Yeah, margarine is definitely not just one thing -- it can vary a lot! As an example, there are only three completely vegan brands of margarine that I really know about: Smart Balance Light, Earth Balance, and Nucoa. Smart Balance Light has a lot of water in it -- it becomes obvious right away that you just have a spread rather than anything to cook with, which is how I suspect most "light" margarines are.
Earth Balance can be used both as a spread and for cooking. I think one of the major differences between sticks and the tub is the water content. Earth Balance uses these vegetable oils as a mixture: soybean palm fruit, canola and olive.
Nucoa is probably the richest tasting vegan margarine and I've only ever had it in stick form. However, it is not as healthy as Earth Balance is. The vegetable oils it uses are Liquid Soybean Oil, Partially Hydrogenated Soybean Oil.

Butter, on the other hand, while varying in quality, is just that: milk fat that's been separated from milk.
 
...Butter, on the other hand, while varying in quality, is just that: milk fat that's been separated from milk.

Butter in the US is almost always 80% fat, almost 20% water and a small amount of milk solids. The milk solids are what causes butter to go rancid.
 
It depends on the food you are baking. And just follow what the recipe is telling you. If it's butter, then it's butter. If it's margarine, then use margarine. Butter and Margarine are two different ingredients. Never substitute them.
 
I find that cookies turn out flatter with margarine. That is just my experience. I only cook with butter. I use margarine for toast, english muffins, etc...only because it spreads easily.
 
Butter is better than margain because it had many ingredient than margain alone thats why got the best result.
Butter also contains a number of anti-oxidants that protect against the kind of free radical damage that weakens the arteries. Vitamin A and vitamin E found in butter both play a strong anti-oxidant role. Butter is a very rich source of selenium, a vital anti-oxidant--containing more per gram than herring or wheat germ.

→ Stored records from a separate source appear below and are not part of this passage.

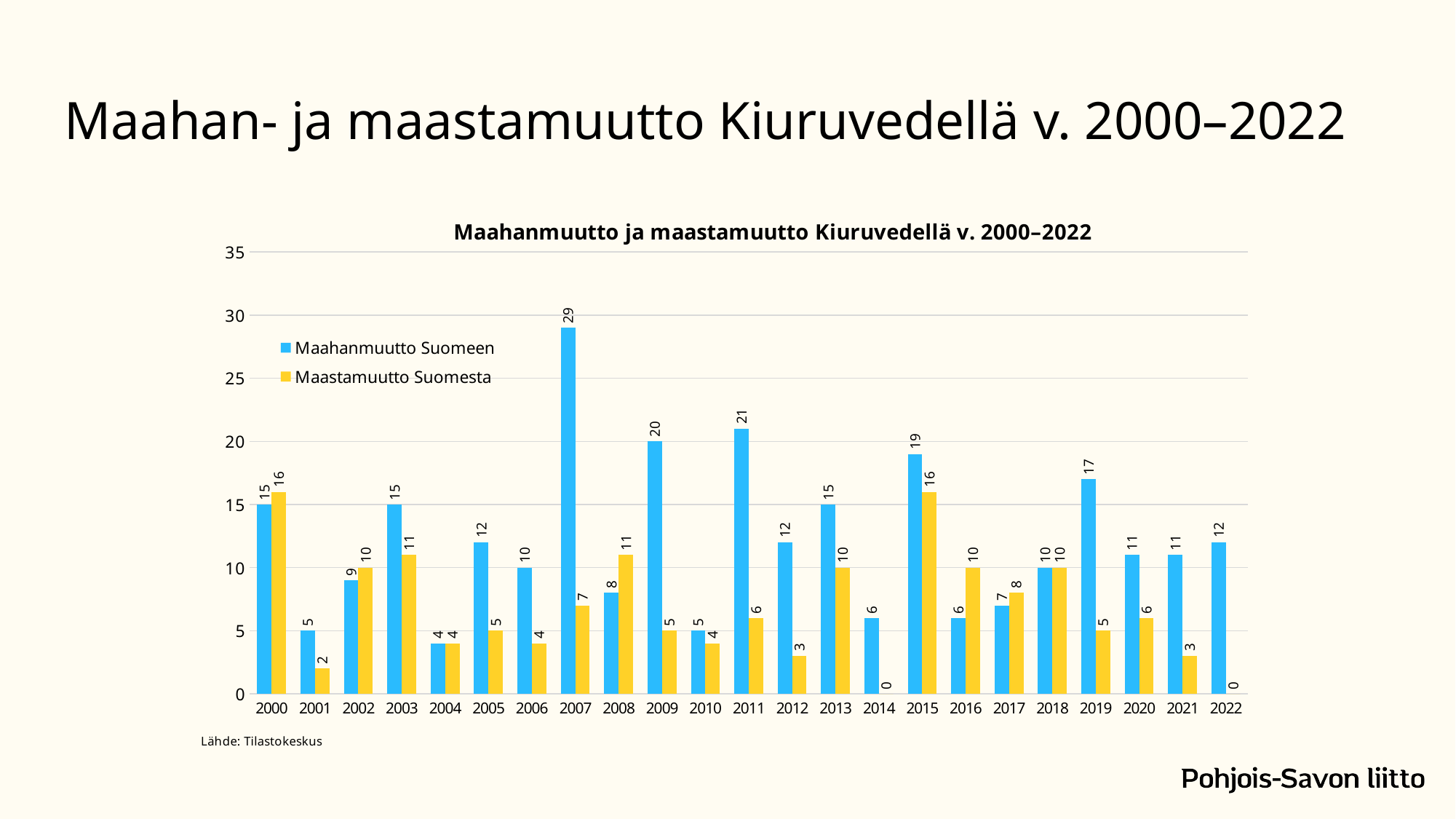
What is the value of Maastamuutto Suomesta in 2015? 16 What is the difference between Maahanmuutto Suomeen and Maastamuutto Suomesta in 2011? 15 In which year is Maahanmuutto Suomeen highest? 2007 Which is larger in 2000, Maahanmuutto Suomeen or Maastamuutto Suomesta? Maastamuutto Suomesta How many years are shown on the x axis? 23 What colour represents Maahanmuutto Suomeen? blue Is the value of Maahanmuutto Suomeen in 2009 greater or less than 15? greater What kind of chart is shown? bar chart In which year is Maastamuutto Suomesta lowest? 2014 and 2022 What is the value of Maastamuutto Suomesta in 2022? 0 How many series does the legend list? 2 What is the value of Maahanmuutto Suomeen in 2007? 29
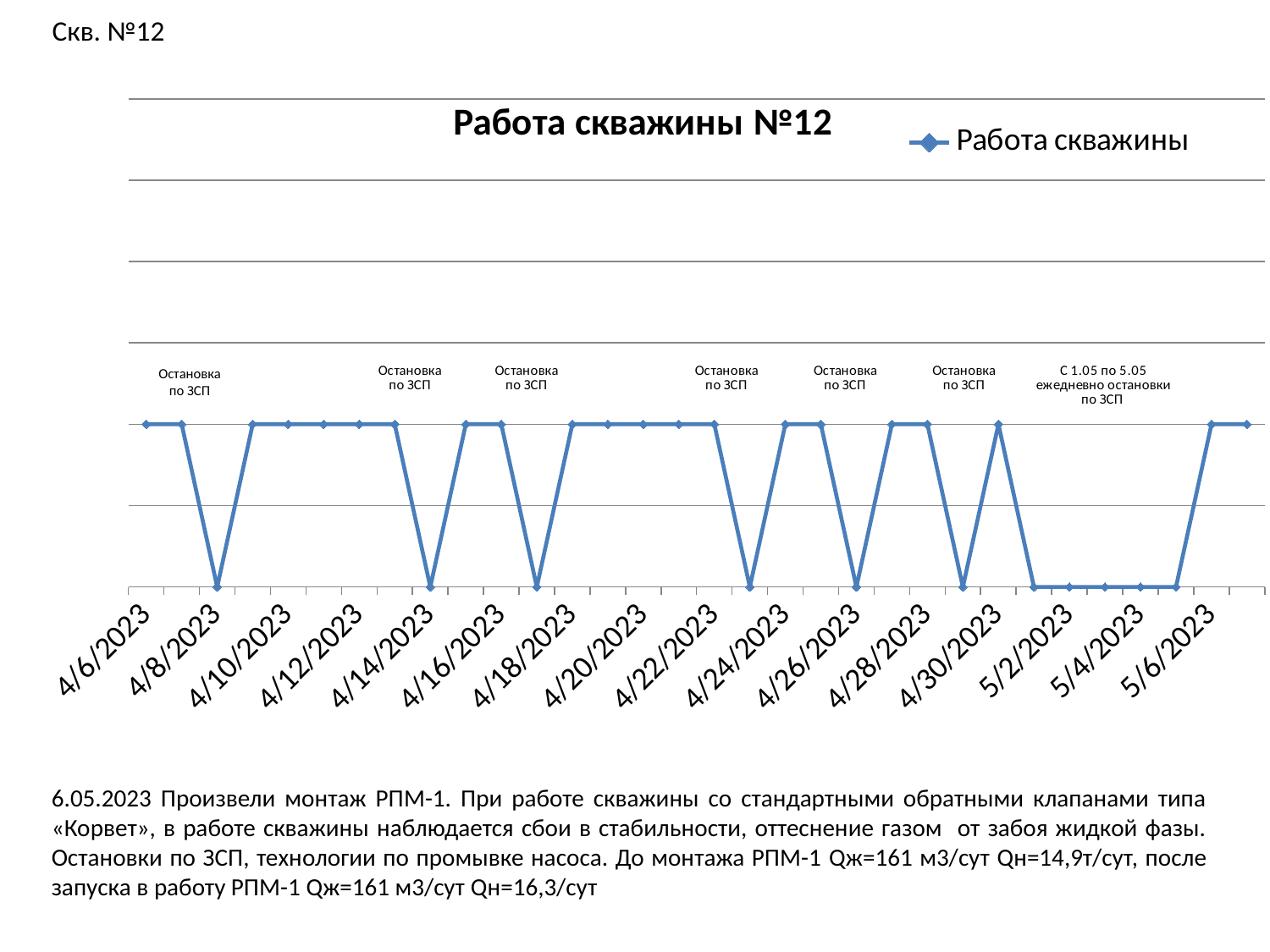
What is the last date label on the x axis? 5/6/2023 Which is higher, the value on 5/2/2023 or the value on 5/6/2023? 5/6/2023 Which is lower, the value on 4/24/2023 or the value on 4/26/2023? 4/26/2023 Which is higher, the value on 4/6/2023 or the value on 4/8/2023? 4/6/2023 What is the first date label on the x axis? 4/6/2023 What type of chart is shown on the slide? Line chart What series name is listed in the chart legend? Работа скважины How many date labels are shown along the x axis? 16 What is the title of the chart? Работа скважины №12 How many series does the legend list? 1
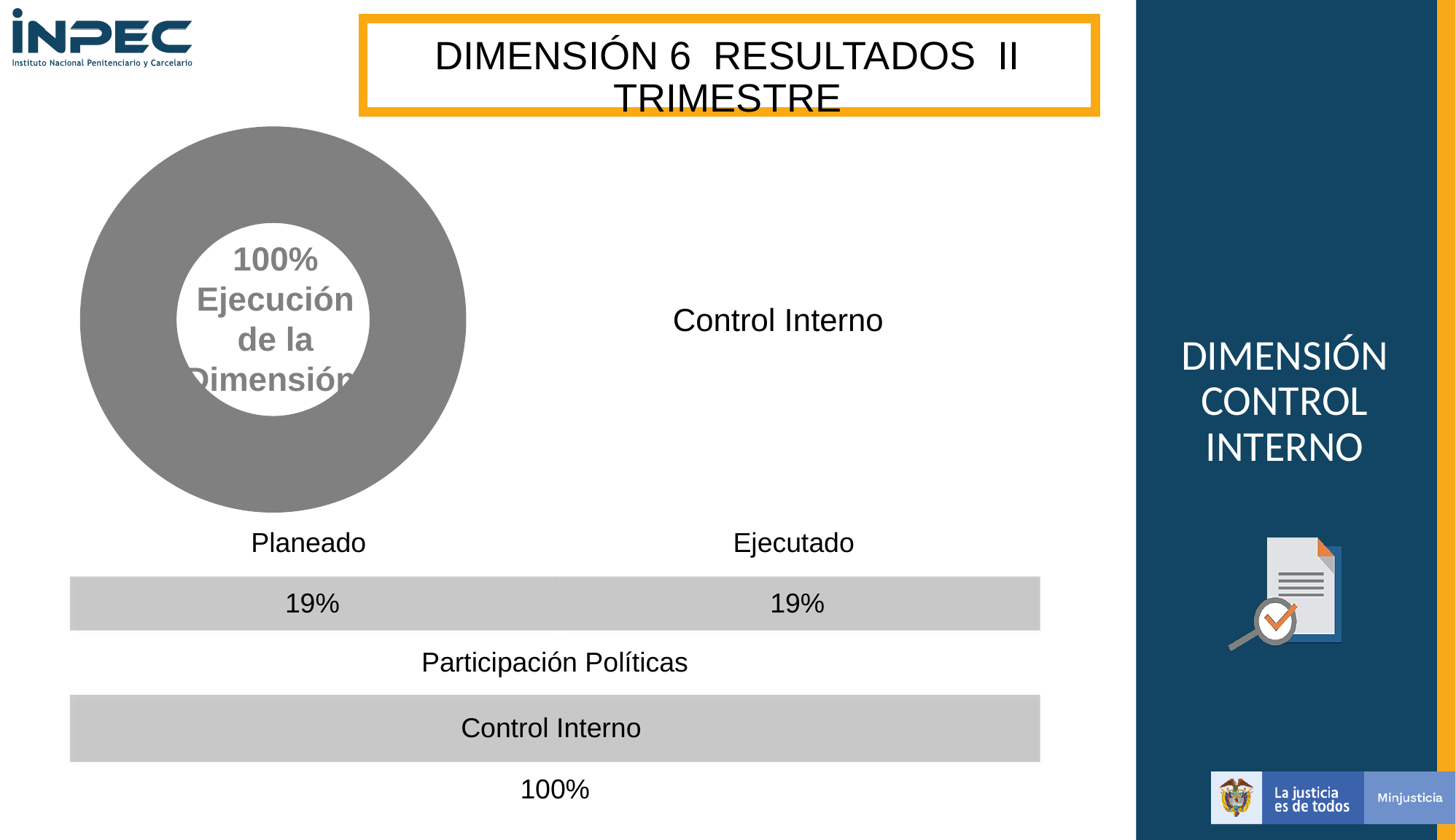
What percentage is printed in the centre of the doughnut chart? 100% What text accompanies the percentage in the centre of the doughnut chart? Ejecución de la Dimensión What kind of chart is shown on the left of the slide? doughnut chart What label appears to the right of the doughnut chart? Control Interno How many slices does the doughnut chart show? 1 What share of the doughnut chart does the single slice occupy? 100% Is the value shown in the doughnut chart greater or less than 50%? greater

Butter is also a good dietary source cholesterol is a potent anti-oxidant that is flooded into the blood when we take in too many harmful free-radicals usually from damaged and rancid fats in margarine and highly processed vegetable oils.A Medical Research Council survey showed that men eating butter ran half the risk of developing heart disease as those using margarine.
 
Cookies and cakes are usually softer if you use margarine. I prefer a more solid consistency so I mostly use butter except I am cooking according to a recipy.